All’s you can do, is all’s you can do

There were two people in the squad who we openly discussed the concern of hypothermia prior to the swim and that was Sally and also Kirk. Both did everything they could to be in the best possible shape for this event, but sadly both feel like they have under-performed with times around the 6h30m marker, compared to those they’ve been racing with all season who finished on Saturday around the 6h00m marker. That’s not to belittle the efforts of those who did race well at the weekend (far from it - I’m super proud of you all, as you know and as we discussed over 1 or 3 beers on Saturday afternoon / evening!!), nor to make excuses for Sally and Kirk, merely to lay out the bare facts, some people cope well in cold water, others don’t. We can all improve this aspect of our preparation and when I think back 3 months to a rather concerned conversation with Sally were we both agreed that we’d need the water to be warmer than 23ºC to have a proper crack at this event (or even just finish!), for it to be 2ºC colder and still to make it across there speaks massive volumes about both swimmers and way more than a simple time against their name will ever do. 

At the end of the day, they made it to Rottnest, pure and simple. Yes, there will be disappointment (of course, we’re all competitive people after all and we feel we deserve a good result for the hard work that we incessantly put in), but when the weeks turn into months and the months, years, the biggest disappointment for all concerned will be that on Saturday 22nd February whilst many raved about how conducive the conditions were to fast times, there will be a few who didn’t have the greatest experience and yet they triumphed none-the-less.

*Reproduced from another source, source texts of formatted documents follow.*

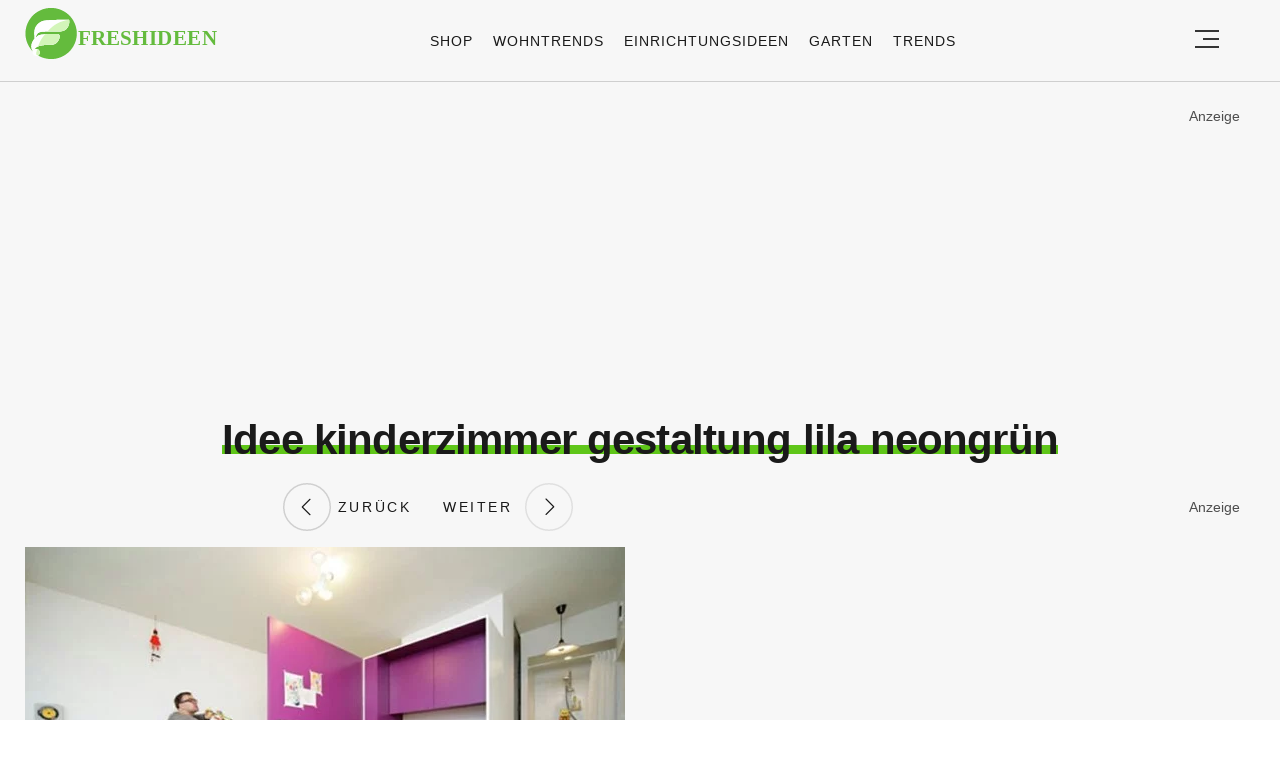

--- FILE ---
content_type: text/html; charset=utf-8
request_url: https://www.google.com/recaptcha/api2/aframe
body_size: 267
content:
<!DOCTYPE HTML><html><head><meta http-equiv="content-type" content="text/html; charset=UTF-8"></head><body><script nonce="o1xweEYSQ_rlPJne2t_ZBQ">/** Anti-fraud and anti-abuse applications only. See google.com/recaptcha */ try{var clients={'sodar':'https://pagead2.googlesyndication.com/pagead/sodar?'};window.addEventListener("message",function(a){try{if(a.source===window.parent){var b=JSON.parse(a.data);var c=clients[b['id']];if(c){var d=document.createElement('img');d.src=c+b['params']+'&rc='+(localStorage.getItem("rc::a")?sessionStorage.getItem("rc::b"):"");window.document.body.appendChild(d);sessionStorage.setItem("rc::e",parseInt(sessionStorage.getItem("rc::e")||0)+1);localStorage.setItem("rc::h",'1769030647516');}}}catch(b){}});window.parent.postMessage("_grecaptcha_ready", "*");}catch(b){}</script></body></html>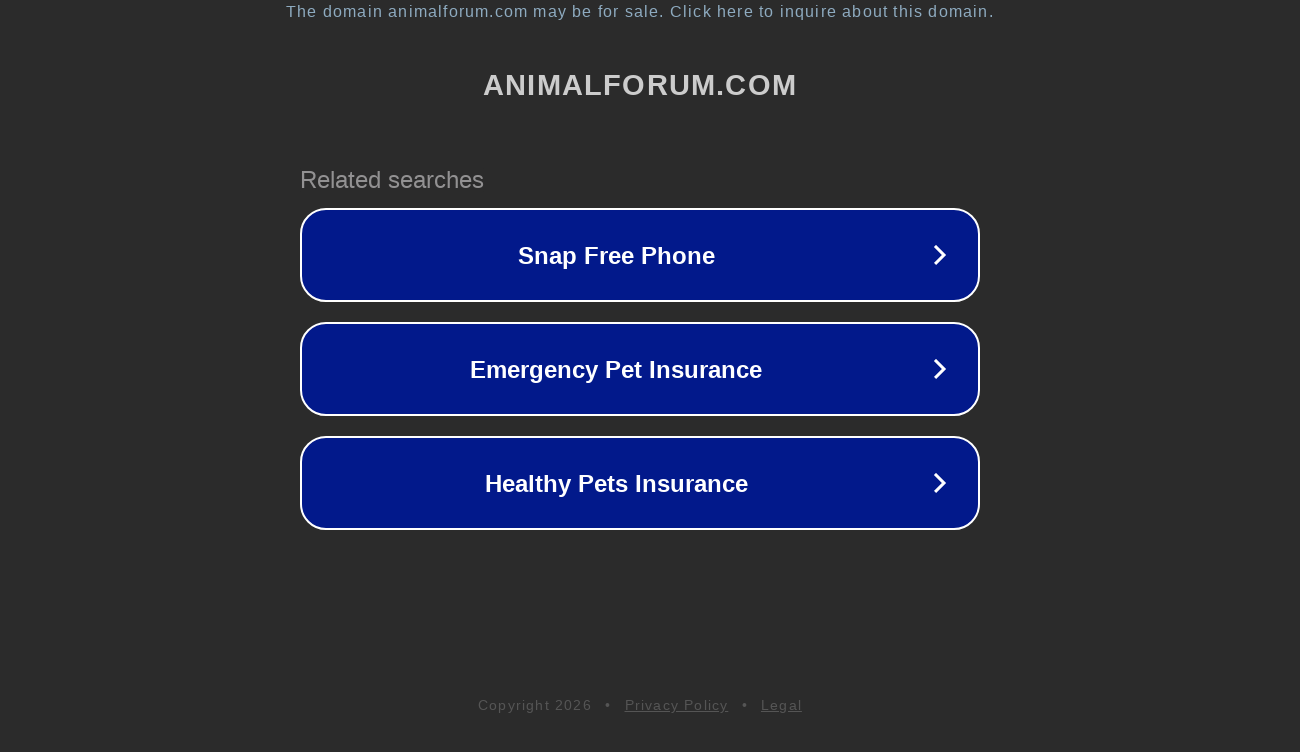

--- FILE ---
content_type: text/html; charset=utf-8
request_url: https://animalforum.com/forum/cats/medical-questions-and-answers-feline/971-cat-has-anal-leakage-problem
body_size: 1154
content:
<!doctype html>
<html data-adblockkey="MFwwDQYJKoZIhvcNAQEBBQADSwAwSAJBANDrp2lz7AOmADaN8tA50LsWcjLFyQFcb/P2Txc58oYOeILb3vBw7J6f4pamkAQVSQuqYsKx3YzdUHCvbVZvFUsCAwEAAQ==_UZuVuwkIcvfLrwmyjcCbQrpY2/Mni0c2fgf7DEei0lcGMQUNjtVZyuCXHZcVgYkX+U877GHwDLPKnK6MFHSSSQ==" lang="en" style="background: #2B2B2B;">
<head>
    <meta charset="utf-8">
    <meta name="viewport" content="width=device-width, initial-scale=1">
    <link rel="icon" href="[data-uri]">
    <link rel="preconnect" href="https://www.google.com" crossorigin>
</head>
<body>
<div id="target" style="opacity: 0"></div>
<script>window.park = "[base64]";</script>
<script src="/bnuHyaAqt.js"></script>
</body>
</html>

People always ask me “how long did it take you to swim the English Channel - it must have been pretty quick given that you won Manhattan…?” and I always answer “12h14m” and have to resist the urge to say “yeah, but…” knowing in my heart of hearts that if the conditions had been in my favour and the stars had aligned and Mercury was romancing with Venus etc etc I would have swum in excess of 3 hours quicker than that…but I didn’t, and I can’t change that, just like I couldn’t change the conditions on the day to suit myself better. It was what it was and my time is what it is. End of story. But that’s the real beauty about these challenges isn’t it? Like Forrest Gump once said:

“Life is like a box of chocolates, you never know what you’re going to get!”

So, whether you had a good race or a bad race at the weekend, or if you did or didn’t finish the event, you know what, it’s the training and preparation and what you’ve learnt about yourself along the way that really counts, as cliché as that sounds. I for one, could not be more proud and thrilled for one of my best mates to have completed the swim against all the adversity that she experienced herself that day despite the frustration of being unable to understand in the short-term why it hadn’t panned out as we hoped. I am so, so proud of you Sal and want you to know that everyone else is too - you succeeded by making it across there, the time is totally irrelevant given the circumstances.